Le doy un beso suave a la bebé antes de entregársela a Leti. Ya la bañé, tomó su leche hasta que se sació y ahora está con los ojitos abiertos reparando todo.

—Llévala al jardín, que tome un poco de sol —le pido a la niñera, mientras acomodo el gorrito rosado sobre su cabecita. La pequeña sigue con sus ojos preciosos, reconociendo todo —. Voy a ver cómo amaneció tu papi, mi amor. Nos vemos en un ratito. —Me despido.

Leti asiente con una sonrisa.

—Le dejaron algo en la mesita —Me avisa mirando en dirección a la mesa de mármol que está en medio del pasillo y se aleja con la niña en brazos.

Yo me quedo quieta unos segundos, observándolas bajar las escaleras, llegan al primer piso y desaparecen tras la puerta del jardín. Respiro profundo y siento el corazón latiéndome fuerte, no sé si por nervios o por el presentimiento de que lo que me espera tras esa puerta de su habitación, porque sé que nuestro segundo encuentro tampoco será fácil.

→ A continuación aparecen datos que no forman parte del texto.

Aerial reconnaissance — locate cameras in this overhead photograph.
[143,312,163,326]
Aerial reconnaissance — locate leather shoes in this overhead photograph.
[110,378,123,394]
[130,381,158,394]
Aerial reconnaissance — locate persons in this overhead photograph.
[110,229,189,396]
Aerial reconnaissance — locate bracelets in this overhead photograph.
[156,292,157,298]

Suelto un suspiro agarrando el sobre. Es de color crema, tiene mi nombre escrito en una caligrafía elegante. Lo abro con cuidado y comienzo a leer:

Sara, debo confesar que por un momento llegué a pensar que no tendrías el valor de aceptar lo que te propuse. Es algo tan fuera de lugar que creí que al ver lo difícil que puede llegar a ser mi yerno, darías media vuelta y te marcharías como todos los demás empleados que huyen. Pero me equivoqué.

No solo tuviste el coraje de enfrentarte a él, sino también de desafiarme a mí. Y debo admitir que eso me conmovió.

Tienes razón, no todos enfrentamos el dolor de la misma forma. Soy un ejemplo de eso.

Yo perdí a mi hija y, en mi afán de mantener en pie lo que ella más amaba —su hogar, su esposo, su bebé—, olvidé llorar. Fingí ser fuerte para todos, pero por dentro me estaba quebrando en mil pedazos.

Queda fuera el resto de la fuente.